**Work to complete**.
Rename every "green grape leaf" in the rows below to "green vine leaf", and leave the remaining text unchanged.

[Spatial relationship records]
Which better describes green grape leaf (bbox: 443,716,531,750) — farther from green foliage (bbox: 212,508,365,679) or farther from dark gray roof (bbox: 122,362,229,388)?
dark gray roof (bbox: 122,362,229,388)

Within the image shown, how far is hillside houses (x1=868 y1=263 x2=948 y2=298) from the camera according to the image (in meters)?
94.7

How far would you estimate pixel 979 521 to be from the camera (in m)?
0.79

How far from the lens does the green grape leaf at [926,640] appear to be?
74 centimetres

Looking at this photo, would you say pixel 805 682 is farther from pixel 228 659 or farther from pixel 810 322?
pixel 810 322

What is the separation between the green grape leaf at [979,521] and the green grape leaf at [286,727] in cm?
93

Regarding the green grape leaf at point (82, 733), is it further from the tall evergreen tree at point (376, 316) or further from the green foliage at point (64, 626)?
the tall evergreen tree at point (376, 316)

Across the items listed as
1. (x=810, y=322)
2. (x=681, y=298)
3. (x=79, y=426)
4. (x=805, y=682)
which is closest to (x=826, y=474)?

**Solved problem**.
Which better describes green vine leaf (bbox: 443,716,531,750) — farther from green foliage (bbox: 212,508,365,679) or farther from dark gray roof (bbox: 122,362,229,388)?
dark gray roof (bbox: 122,362,229,388)

Within the image shown, how far is hillside houses (x1=868 y1=263 x2=948 y2=298) from the camera according to the image (in meters)?
94.7

How far would you estimate pixel 979 521 to be from the camera (in m)?
0.79

How far from the lens does the green vine leaf at [926,640] appear to be?
74 centimetres

Looking at this photo, would you say pixel 805 682 is farther from pixel 228 659 or farther from pixel 810 322?
pixel 810 322

What is the separation between the green vine leaf at [979,521] and the green vine leaf at [286,727] in cm?
93

Regarding the green vine leaf at point (82, 733), is it further from the tall evergreen tree at point (376, 316) or further from the green foliage at point (64, 626)?
the tall evergreen tree at point (376, 316)

Across the items listed as
1. (x=810, y=322)
2. (x=681, y=298)
3. (x=79, y=426)
4. (x=805, y=682)
which is closest to (x=826, y=474)?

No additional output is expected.